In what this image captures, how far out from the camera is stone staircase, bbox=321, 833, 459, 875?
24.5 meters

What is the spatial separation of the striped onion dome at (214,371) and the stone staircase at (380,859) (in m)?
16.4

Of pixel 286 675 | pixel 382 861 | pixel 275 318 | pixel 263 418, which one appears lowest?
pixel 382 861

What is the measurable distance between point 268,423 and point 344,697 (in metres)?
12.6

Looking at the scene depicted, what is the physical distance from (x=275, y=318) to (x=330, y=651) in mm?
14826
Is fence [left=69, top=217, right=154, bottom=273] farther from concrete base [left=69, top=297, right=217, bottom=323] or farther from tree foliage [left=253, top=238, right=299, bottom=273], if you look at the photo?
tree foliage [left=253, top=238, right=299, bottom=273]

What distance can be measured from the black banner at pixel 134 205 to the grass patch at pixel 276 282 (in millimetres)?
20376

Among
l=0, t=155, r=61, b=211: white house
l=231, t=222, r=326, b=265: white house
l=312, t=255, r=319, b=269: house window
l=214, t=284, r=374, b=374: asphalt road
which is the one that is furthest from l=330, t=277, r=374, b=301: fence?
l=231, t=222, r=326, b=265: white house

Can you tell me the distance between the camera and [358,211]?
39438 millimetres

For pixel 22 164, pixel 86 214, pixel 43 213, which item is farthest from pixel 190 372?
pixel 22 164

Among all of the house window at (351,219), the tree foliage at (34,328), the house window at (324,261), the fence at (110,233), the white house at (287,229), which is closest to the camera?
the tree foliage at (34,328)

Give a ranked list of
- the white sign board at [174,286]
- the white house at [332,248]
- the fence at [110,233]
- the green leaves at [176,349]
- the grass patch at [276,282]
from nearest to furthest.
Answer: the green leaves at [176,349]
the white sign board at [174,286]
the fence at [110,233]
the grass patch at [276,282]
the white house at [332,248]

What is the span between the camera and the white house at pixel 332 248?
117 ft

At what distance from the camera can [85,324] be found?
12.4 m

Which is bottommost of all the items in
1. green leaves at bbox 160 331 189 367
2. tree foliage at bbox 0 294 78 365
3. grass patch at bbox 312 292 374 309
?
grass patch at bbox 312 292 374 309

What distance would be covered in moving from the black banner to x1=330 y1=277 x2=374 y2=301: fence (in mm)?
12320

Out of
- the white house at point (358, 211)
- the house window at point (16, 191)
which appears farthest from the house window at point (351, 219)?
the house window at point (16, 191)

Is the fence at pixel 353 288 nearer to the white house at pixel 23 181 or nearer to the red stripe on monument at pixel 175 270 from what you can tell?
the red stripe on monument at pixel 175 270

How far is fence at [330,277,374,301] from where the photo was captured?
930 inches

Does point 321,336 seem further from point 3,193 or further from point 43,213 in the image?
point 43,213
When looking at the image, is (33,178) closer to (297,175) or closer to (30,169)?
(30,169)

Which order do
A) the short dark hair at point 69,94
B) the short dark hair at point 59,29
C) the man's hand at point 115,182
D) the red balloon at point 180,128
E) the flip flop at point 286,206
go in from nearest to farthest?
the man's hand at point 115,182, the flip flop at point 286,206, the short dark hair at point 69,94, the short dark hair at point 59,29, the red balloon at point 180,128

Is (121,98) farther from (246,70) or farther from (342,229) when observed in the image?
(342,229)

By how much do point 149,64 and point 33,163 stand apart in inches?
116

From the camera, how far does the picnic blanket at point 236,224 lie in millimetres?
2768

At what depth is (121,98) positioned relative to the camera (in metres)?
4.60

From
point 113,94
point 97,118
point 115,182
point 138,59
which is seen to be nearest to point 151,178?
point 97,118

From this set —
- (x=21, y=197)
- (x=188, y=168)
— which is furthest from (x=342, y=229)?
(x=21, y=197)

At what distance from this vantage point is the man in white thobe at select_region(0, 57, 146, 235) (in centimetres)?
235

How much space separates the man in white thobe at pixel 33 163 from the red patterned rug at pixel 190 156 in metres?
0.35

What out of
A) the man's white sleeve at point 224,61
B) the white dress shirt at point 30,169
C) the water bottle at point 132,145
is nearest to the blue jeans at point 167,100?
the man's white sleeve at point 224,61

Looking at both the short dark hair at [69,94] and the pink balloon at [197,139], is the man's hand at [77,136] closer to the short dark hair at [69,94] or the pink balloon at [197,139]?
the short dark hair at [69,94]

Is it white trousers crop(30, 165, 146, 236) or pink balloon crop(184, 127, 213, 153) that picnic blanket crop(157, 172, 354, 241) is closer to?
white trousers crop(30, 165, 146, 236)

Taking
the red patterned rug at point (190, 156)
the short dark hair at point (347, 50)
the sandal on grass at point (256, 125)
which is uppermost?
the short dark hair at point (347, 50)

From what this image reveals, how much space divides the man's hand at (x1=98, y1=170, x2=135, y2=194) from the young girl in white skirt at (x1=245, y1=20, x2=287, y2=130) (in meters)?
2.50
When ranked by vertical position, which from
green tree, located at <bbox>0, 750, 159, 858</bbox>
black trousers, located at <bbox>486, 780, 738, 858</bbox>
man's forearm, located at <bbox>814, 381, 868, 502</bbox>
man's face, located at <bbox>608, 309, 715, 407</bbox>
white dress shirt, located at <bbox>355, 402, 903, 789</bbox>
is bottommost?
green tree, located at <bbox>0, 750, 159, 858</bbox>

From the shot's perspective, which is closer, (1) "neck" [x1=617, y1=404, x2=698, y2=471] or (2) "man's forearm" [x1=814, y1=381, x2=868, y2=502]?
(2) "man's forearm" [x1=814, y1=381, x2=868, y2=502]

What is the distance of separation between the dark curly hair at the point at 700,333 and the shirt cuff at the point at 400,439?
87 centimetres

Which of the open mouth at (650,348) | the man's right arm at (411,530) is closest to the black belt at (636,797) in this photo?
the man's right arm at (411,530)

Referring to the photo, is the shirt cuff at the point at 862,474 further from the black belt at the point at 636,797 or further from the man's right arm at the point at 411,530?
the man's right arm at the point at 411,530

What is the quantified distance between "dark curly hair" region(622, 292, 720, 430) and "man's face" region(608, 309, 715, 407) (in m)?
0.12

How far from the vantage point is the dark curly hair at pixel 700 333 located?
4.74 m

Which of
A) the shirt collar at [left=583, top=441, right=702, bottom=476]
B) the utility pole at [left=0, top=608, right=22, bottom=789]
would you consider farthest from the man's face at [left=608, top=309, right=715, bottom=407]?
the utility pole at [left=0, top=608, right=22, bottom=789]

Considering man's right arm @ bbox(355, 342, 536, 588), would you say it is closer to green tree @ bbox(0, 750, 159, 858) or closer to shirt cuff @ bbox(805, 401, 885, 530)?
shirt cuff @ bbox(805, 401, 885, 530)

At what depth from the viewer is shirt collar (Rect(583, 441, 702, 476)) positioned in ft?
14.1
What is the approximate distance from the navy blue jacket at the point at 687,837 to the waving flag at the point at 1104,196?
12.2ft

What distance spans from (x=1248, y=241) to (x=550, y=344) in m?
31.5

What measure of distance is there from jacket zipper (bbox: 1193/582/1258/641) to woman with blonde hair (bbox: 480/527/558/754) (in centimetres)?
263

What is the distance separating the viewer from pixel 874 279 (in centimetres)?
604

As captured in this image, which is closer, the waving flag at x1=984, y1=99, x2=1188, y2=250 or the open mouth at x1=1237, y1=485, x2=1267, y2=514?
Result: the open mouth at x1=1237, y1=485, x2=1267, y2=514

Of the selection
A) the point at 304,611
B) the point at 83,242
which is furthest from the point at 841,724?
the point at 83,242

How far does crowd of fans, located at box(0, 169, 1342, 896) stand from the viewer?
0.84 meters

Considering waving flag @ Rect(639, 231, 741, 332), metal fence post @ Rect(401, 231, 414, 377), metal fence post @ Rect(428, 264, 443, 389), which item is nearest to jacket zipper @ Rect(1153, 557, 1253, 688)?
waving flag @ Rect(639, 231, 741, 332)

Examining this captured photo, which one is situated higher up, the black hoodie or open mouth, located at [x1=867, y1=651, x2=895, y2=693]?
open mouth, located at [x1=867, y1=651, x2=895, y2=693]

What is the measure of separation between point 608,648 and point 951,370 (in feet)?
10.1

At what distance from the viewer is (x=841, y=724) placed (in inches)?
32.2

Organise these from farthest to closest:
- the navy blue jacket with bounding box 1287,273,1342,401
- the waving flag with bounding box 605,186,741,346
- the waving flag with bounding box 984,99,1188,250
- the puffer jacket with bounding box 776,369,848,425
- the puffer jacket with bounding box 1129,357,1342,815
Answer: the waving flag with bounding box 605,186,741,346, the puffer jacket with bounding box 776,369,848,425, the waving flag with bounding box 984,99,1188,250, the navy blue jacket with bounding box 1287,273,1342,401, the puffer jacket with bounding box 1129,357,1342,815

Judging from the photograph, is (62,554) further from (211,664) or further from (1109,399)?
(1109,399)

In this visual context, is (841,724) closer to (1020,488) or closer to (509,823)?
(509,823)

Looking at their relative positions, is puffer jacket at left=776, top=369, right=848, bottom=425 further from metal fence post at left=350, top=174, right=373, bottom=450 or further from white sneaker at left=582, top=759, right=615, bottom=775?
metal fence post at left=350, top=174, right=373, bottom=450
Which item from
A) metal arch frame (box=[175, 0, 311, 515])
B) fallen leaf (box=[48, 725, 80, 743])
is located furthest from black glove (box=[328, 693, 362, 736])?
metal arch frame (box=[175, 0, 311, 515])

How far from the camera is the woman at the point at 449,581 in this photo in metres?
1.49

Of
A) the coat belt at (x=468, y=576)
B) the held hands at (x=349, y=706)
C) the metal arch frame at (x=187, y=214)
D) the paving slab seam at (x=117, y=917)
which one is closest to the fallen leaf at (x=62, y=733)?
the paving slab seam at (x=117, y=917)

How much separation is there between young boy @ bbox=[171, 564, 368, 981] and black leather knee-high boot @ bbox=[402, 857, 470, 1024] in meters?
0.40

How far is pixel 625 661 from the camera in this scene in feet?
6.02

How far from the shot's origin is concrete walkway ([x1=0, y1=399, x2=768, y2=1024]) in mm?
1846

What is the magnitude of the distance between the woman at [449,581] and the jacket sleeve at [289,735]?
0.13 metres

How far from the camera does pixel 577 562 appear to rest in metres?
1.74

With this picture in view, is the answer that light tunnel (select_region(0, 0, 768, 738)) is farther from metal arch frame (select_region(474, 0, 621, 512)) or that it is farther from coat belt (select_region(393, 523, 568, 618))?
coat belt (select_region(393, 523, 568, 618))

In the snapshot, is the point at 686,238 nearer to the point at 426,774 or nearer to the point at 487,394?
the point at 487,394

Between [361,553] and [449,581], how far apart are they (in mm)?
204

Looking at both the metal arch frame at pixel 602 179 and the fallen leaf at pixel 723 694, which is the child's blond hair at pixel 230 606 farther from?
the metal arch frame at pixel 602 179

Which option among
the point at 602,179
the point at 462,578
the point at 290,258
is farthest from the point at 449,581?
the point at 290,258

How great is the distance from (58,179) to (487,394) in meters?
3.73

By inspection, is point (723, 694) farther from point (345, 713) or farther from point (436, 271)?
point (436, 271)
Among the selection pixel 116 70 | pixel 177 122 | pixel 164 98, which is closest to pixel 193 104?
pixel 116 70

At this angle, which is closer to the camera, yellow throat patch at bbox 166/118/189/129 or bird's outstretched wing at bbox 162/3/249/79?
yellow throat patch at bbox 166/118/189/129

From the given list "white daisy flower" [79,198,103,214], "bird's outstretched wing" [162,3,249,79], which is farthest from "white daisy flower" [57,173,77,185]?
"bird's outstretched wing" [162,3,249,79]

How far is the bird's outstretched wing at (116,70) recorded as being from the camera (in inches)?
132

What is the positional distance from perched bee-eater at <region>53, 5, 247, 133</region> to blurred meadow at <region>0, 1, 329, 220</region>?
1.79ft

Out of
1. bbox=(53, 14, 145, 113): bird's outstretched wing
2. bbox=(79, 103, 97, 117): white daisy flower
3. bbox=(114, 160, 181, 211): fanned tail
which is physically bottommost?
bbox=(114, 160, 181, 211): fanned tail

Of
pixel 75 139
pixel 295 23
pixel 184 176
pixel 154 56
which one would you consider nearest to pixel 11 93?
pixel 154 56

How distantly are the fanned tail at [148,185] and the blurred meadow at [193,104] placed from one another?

+ + +

--- What is required ---
Reproduce every line of the rows from the one containing "Between [361,553] and" through the final line of the rows, both ends included, with no changes.

--- Result below ---
Between [361,553] and [449,581], how far apart are they (in mm)?
204

Looking at both the metal arch frame at pixel 602 179 and the fallen leaf at pixel 723 694, which is the child's blond hair at pixel 230 606 farther from?
the metal arch frame at pixel 602 179

Which option among
the point at 602,179
the point at 462,578
the point at 290,258
is farthest from the point at 449,581?
the point at 290,258

How great is the distance from (58,179) to (487,394) in meters?
3.73

By inspection, is point (723, 694) farther from point (345, 713) or farther from point (436, 271)?
point (436, 271)
Among the selection pixel 116 70 | pixel 177 122 | pixel 164 98, which is closest to pixel 193 104?
pixel 116 70

At this angle, which is closer to the camera, yellow throat patch at bbox 166/118/189/129 or bird's outstretched wing at bbox 162/3/249/79?
yellow throat patch at bbox 166/118/189/129

From the given list "white daisy flower" [79,198,103,214], "bird's outstretched wing" [162,3,249,79], which is farthest from "white daisy flower" [57,173,77,185]?
"bird's outstretched wing" [162,3,249,79]

How far is the bird's outstretched wing at (116,70) recorded as being from the camera (in inches)?
132

What is the positional distance from perched bee-eater at <region>53, 5, 247, 133</region> to blurred meadow at <region>0, 1, 329, 220</region>?
1.79ft

Out of
1. bbox=(53, 14, 145, 113): bird's outstretched wing
2. bbox=(79, 103, 97, 117): white daisy flower
3. bbox=(114, 160, 181, 211): fanned tail
which is physically bottommost?
bbox=(114, 160, 181, 211): fanned tail

Of
pixel 75 139
pixel 295 23
pixel 184 176
pixel 154 56
which one would you consider nearest to pixel 11 93?
pixel 154 56

How distantly are the fanned tail at [148,185] and the blurred meadow at [193,104] placed from one another?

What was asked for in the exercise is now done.